**Required tasks**.
[1] Transcribe the passage on linking a person's browsers through identity providers from "There are a" up to and including "Mail.ru, vk.com, etc.)".
[2] Continue writing the proposal for letting a person's browsers find one another through identity providers, picking up right after its final sentence.

There are a few important aspects of this proposed solution:
- Enabling browsers that belong to the same person to discover one another
- Once they have discovered one another, using end-to-end-encrypted communication between these browsers to sync click / opportunity / blind-signature data
- Leverage large publishers with a service that many people log-in to across multiple devices (e.g. Gmail, Yandex, Facebook, Reddit, Twitter, YouTube, Instagram, Mail.ru, vk.com, etc.)
- These websites know which browsers belong to the same person, as evidenced by the fact that the same username and password were provided at login time.
- Such publishers can implement a standard API, and submit to auditing requirements to qualify as an “Identity Provider” service (details of this API to follow).
- We want to protect the ecosystem from malicious “Identity Providers” who might try to intentionally compromise the privacy of people. As such, there should be a rigorous approval process websites must undergo in order to become an approved “Identity Provider”.

**Dataset excerpt**.
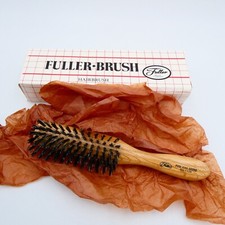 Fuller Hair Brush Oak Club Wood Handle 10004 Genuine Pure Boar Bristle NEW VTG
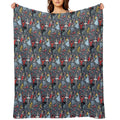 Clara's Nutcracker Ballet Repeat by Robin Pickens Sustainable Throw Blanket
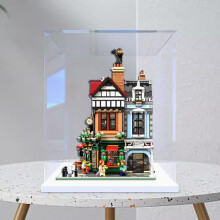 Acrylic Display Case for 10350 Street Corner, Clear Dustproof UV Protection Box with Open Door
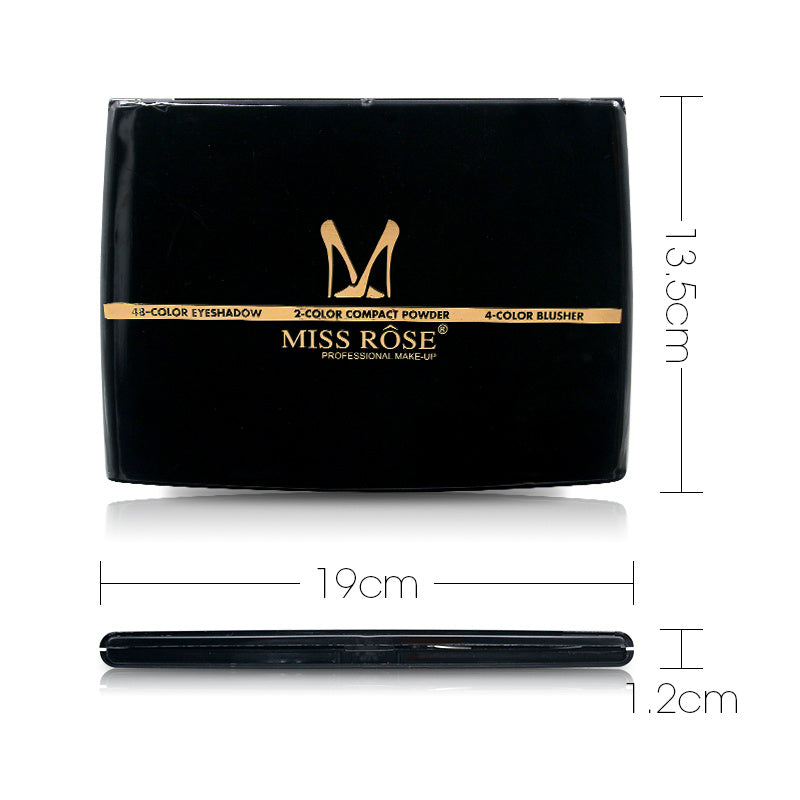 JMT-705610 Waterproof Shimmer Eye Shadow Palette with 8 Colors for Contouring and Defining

**Results by task**.
[1]
There are a few important aspects of this proposed solution:
- Enabling browsers that belong to the same person to discover one another
- Once they have discovered one another, using end-to-end-encrypted communication between these browsers to sync click / opportunity / blind-signature data
- Leverage large publishers with a service that many people log-in to across multiple devices (e.g. Gmail, Yandex, Facebook, Reddit, Twitter, YouTube, Instagram, Mail.ru, vk.com, etc.)

[2]
- Even assuming there is a rigorous approval process in place, browser vendors should be able to independently decide which “Identity Providers” they want to whitelist as “trusted” from the perspective of their own browser. It should be possible to change this list at any time, for example, if one of these companies is acquired or merges with another company, or if an audit uncovers evidence of non-compliance.
- Even if we assume that auditing requirements and whitelists are in place, we have attempted to design this proposal so as not to need to place “trust” in any particular “Identity Provider”. We have attempted to design it so that even a malicious “Identity Provider” would be unable to compromise the privacy of people.
- As such, we require two separate connections, through two publishers that are fully independent of one another, before “trust” is established with another browser.
- This only requires us to “trust” that there is no collusion between that pair of companies. Put another way, an “Identity Provider” who does not collude with any other “Identity Provider” would be unable to compromise the privacy of users.
- The implication of this design decision is that two browsers will not be linked unless the person logs into at least 2 websites with each, and even then only if those two websites are whitelisted “Identity Providers” in both browsers, and even then only if those two websites are fully independent
- Example: If I sign into both my Reddit and YouTube account on my mobile browser and Desktop browser, that would suffice.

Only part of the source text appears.